Ami de Dunoyer de Segonzac, habitué comme lui de Saint-Tropez où, ensemble, ils rachetèrent « Le Maquis », la maison qu’occupa le peintre Charles Camoin, Luc-Albert Moreau fut un des proches de Colette. Est-ce par son ami ou par le biais de son épouse, la violoniste Hélène Jourdan-Morhange, qu’il la rencontra ? Sur ce point, les biographies restent muettes. Colette quant à elle dit avoir découvert son travail grâce à Francis Carco dont il avait illustré plusieurs ouvrages et le connaissait assez en 1929 pour lui louer sa villa « Les Mesnuls » à Montfort-L’Amaury.
En 1932, le « toutounet », comme le surnomme Colette dans ses lettres, illustre pour Les Trente de Lyon, La Naissance du jour. Une partie des 97 lithographies qui accompagnent le texte de Colette, des dessins et des peintures représentant Colette et sa propriété de Saint-Tropez, « La Treille muscate », sont exposés du 16 mars au 4 avril 1933 à la Galerie Cardo, 61 avenue Kléber à Paris. En guise de préface au catalogue, l’écrivaine offre à son ami un magnifique éloge, repris plus tard dans Trait pour trait. En louant son art, elle semble presque nous parler d’elle-même, notant « le même excès de pensée, le même poids, parfois suffocant, de signification », ou encore « l’aptitude à faire connaître que l’arbre respire, que l’eau est habitée, et que le ciel pathétique verse, sur une réalité discutable, toutes les certitudes de la fantasmagorie. »
Par la suite, Colette et Luc-Albert Moreau collaborèrent en diverses occasions, à la faveur de la publication des Cahiers Colette dont il illustre le 3e volume consacré au music-hall en 1935, d’une publicité pour Perrier en 1938, ou pour un simple frontispice pour Mes Cahiers en 1941.
La parution d’En pays connu à l’automne 1949 prend un sens particulier puisque Luc-Albert Moreau est mort brutalement quelques mois plus tôt, à l’âge de 65 ans, le 29 avril. L’édition en forme d’hommage est due à Manuel Bruker, médecin d’origine roumaine, né en Moldavie en 1891, et qui fut selon Pierre Mac-Orlan un « mordu du beau livre ». Peintre et collectionneur, il créa en 1926 sa propre maison d’édition, encouragé en cela par un autre « mordu » le Dr Lucien-Graux. Il y publiera près de 80 ouvrages illustrés de gravures par les meilleurs artistes du temps.

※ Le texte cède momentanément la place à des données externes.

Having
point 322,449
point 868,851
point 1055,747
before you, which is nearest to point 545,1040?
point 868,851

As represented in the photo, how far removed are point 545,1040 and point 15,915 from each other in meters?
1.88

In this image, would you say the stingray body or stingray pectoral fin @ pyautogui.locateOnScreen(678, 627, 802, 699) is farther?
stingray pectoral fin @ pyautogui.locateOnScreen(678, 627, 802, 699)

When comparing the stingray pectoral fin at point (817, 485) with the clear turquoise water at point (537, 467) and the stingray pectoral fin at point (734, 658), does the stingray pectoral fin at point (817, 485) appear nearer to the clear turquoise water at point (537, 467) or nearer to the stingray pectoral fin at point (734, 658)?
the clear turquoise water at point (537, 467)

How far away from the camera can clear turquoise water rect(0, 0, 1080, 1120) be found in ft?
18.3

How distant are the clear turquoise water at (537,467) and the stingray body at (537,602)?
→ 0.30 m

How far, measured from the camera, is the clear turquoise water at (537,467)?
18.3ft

Pour composer l’ouvrage, Colette reprend six textes parus avant-guerre en 1938 et 1939 dans la revue Fiat et dans le quotidien Paris-Soir. Seul un texte, « Ma Bourgogne pauvre » fut publié plus tardivement le 29 novembre 1942 dans La Gerbe. La publication dans un journal ouvertement collaborationniste valut à Colette un article féroce quelques mois plus tard dans les Les Lettres françaises sous le titre « Colette, la Bourgogne et M. Goebbels » où l’auteur anonyme se désole « de voir le nom jusque-là respecté de Colette servir à une telle besogne. » Sans doute ne savait-il pas que quelques mois plus tôt Maurice Goudeket avait été arrêté et que pour le libérer, il avait sans doute fallu céder un peu. Rappelons, d’ailleurs que ce fut le seul texte de Colette qui parut dans le journal dirigé par Alphonse de Châteaubriant.
Les Lettres à Moune et au Toutounet publiées par Bernard Villaret en 1985 aux éditions des Femmes ne mentionnent pas le projet, ce qui laisse à penser que l’éditeur et l’auteur sélectionnèrent eux-mêmes dans les cartons du peintre les dessins reproduits dans le volume où l’on retrouve, notamment, parmi les plus belles et émouvantes représentations de la maison natale de Saint-Sauveur-en-Puisaye.
L’ouvrage fut réédité en 1950 aux éditions Ferenczi. Bien que cette deuxième édition ne contienne aucun texte inédit, sa composition a été considérablement modifiée par rapport à l’édition de 1949. En plus de six textes de l’édition Manuel Bruker, sont repris les textes qui composent Trait pout trait, Journal intermittent et A portée de la main publiés de façon quasi contemporaine au Fleuron.
En 1949, Colette avait publié Le Fanal bleu, qui devait être son dernier livre. Tous les ouvrages qui paraîtront désormais seront composés par Maurice Goudeket à partir de textes inédits trouvés dans les papiers de l’écrivain.